In the classifier tutorial listed here: http://pytorch.org/tutorials/beginner/blitz/cifar10_tutorial.html

There is a line in the loop that has this:

running_loss += loss.data[0]

This line seems to be about 30% slower than doing running_loss += loss.data when running_loss is initialized as a float tensor, and I believe this is because running_loss = 0 sits on the CPU and loss sits on the GPU. Is there any downside to setting:

running_loss = torch.cuda.FloatTensor(np.zeros(1))

And having the line changed as shown above?
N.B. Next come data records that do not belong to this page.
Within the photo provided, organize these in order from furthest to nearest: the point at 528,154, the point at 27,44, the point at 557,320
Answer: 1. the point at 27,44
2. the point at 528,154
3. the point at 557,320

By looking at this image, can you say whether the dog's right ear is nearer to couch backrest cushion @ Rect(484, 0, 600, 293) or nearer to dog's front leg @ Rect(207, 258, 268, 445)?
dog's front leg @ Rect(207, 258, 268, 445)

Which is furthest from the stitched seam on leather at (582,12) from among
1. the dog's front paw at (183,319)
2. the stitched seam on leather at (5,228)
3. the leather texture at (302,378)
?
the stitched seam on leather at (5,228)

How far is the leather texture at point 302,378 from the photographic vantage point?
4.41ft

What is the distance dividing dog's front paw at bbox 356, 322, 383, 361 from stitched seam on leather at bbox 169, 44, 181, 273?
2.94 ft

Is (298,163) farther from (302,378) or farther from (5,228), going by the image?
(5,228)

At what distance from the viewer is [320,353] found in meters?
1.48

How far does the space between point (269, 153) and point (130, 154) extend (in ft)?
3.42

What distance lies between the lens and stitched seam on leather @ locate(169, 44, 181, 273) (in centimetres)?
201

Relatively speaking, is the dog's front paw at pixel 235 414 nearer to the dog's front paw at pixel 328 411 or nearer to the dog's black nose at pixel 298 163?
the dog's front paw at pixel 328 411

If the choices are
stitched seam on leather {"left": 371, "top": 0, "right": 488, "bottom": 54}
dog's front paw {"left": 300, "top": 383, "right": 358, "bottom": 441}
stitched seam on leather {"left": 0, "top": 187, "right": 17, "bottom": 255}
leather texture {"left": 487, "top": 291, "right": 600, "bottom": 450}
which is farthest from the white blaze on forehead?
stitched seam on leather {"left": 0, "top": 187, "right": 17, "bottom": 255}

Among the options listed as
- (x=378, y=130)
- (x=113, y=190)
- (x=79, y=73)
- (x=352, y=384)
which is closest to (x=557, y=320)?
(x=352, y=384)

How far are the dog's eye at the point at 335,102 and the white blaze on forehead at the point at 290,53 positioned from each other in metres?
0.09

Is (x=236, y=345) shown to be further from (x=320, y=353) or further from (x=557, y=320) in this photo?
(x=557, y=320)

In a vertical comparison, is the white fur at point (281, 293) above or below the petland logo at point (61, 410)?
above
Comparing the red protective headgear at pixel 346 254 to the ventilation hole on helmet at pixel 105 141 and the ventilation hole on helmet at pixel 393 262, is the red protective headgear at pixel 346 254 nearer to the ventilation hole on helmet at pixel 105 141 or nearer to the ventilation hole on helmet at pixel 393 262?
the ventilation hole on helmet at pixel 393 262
smth · September 27, 2017, 5:38am

there’s no downside that i can see.
However, the runtime of that particular line doesn’t matter compared to the overall compute time. it’s probably < 0.1% of time compared to forward/backward / step() etc.
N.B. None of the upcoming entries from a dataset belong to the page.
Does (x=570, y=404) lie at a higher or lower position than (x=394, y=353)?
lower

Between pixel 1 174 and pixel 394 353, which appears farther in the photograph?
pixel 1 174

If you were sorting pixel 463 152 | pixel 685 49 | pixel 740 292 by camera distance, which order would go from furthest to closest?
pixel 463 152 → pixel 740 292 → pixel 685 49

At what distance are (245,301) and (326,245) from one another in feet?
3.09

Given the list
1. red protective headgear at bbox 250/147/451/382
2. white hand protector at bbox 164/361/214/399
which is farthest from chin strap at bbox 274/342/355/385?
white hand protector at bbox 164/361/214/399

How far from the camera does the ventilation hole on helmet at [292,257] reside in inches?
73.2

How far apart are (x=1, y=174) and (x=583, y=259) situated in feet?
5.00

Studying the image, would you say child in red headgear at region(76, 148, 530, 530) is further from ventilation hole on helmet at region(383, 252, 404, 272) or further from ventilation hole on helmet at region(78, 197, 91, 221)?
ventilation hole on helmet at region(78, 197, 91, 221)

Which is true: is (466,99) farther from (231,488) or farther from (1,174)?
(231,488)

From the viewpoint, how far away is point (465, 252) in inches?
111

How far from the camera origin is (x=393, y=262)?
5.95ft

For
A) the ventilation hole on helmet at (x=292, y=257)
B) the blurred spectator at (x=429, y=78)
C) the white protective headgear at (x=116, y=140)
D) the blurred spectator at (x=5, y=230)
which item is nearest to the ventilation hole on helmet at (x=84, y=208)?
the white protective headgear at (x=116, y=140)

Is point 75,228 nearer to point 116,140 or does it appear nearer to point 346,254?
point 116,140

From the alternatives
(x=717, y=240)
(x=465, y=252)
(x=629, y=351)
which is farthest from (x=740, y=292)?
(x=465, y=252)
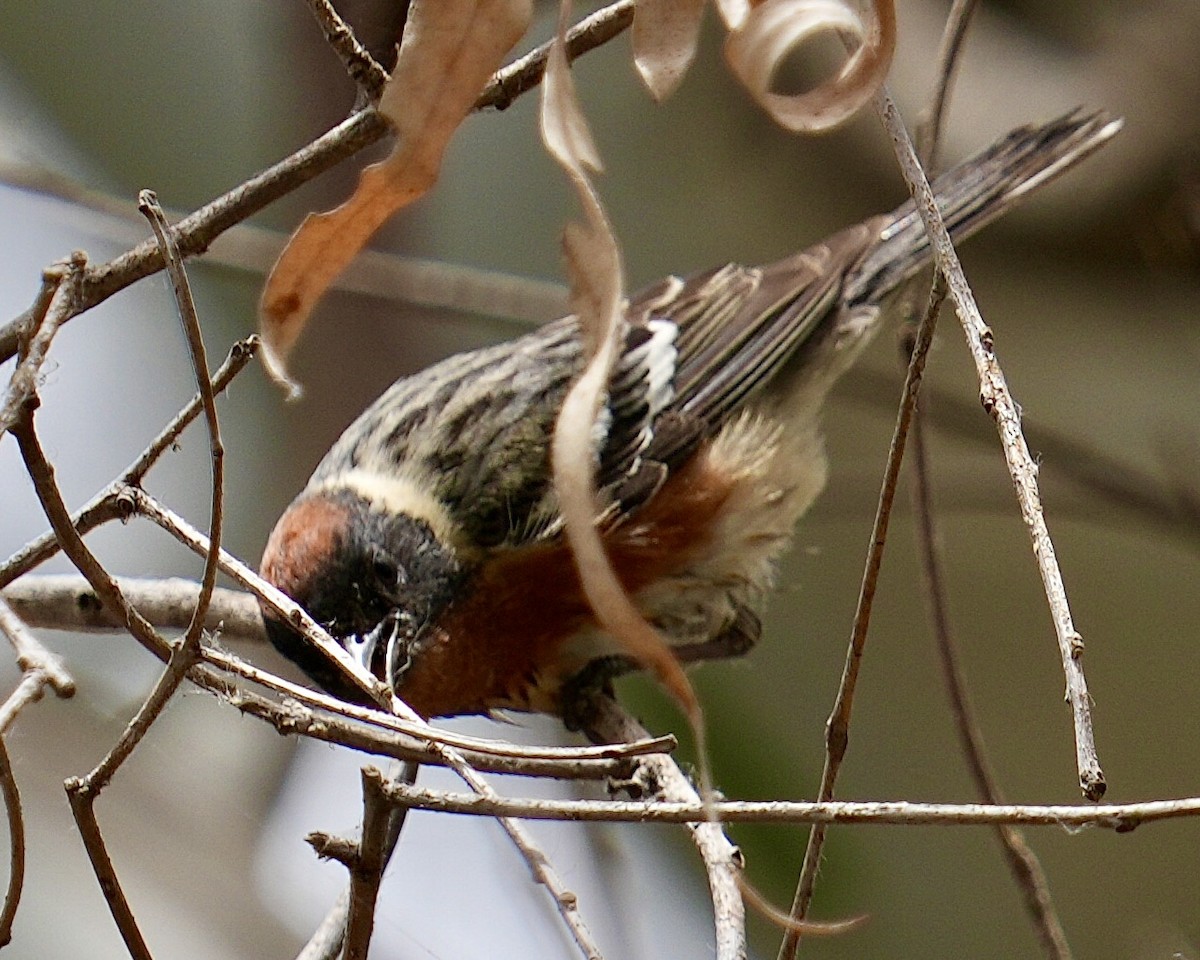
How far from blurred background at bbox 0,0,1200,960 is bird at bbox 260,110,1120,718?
10.7 inches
If you are seeing it to be a larger chunk, that’s possibly because CUDA API is asynchronous, but that operation in particular is a synchronizing point.

penguinshin · September 27, 2017, 1:14pm

So I’m noticing that when using a 152 resnet training on batches of 20 that the total speed up per batch is about 30%. Does this signal that I’ve set something up wrong elsewhere in my code? Is there a way to avoid the synchronization step?

smth · September 27, 2017, 3:53pm

i think your “noticing 30% speedup” might be that the timing is off.
How exactly are you profiling your code to notice that speedup?

penguinshin · September 27, 2017, 4:15pm

I surround the epoch with time.time() and compare using the loss.data[0] vs keeping it in gpu tensor form

smth · September 27, 2017, 7:04pm

before each time.time() call, add torch.cuda.synchronize(). Otherwise your CUDA timings will be off.

penguinshin · September 27, 2017, 8:45pm

So your saying that the reported time elapsed is off, but that the actual time is the same? I see a noticeable difference just by observing the epochs pass, it feels like 30% longer. Or will the synchronize step actually speed up the training?

smth · September 28, 2017, 2:24am

hmm okay if the epoch time is 30% longer, then maybe the thing is a 30% overhead. But that’s super weird. i’ll take a look when i get time.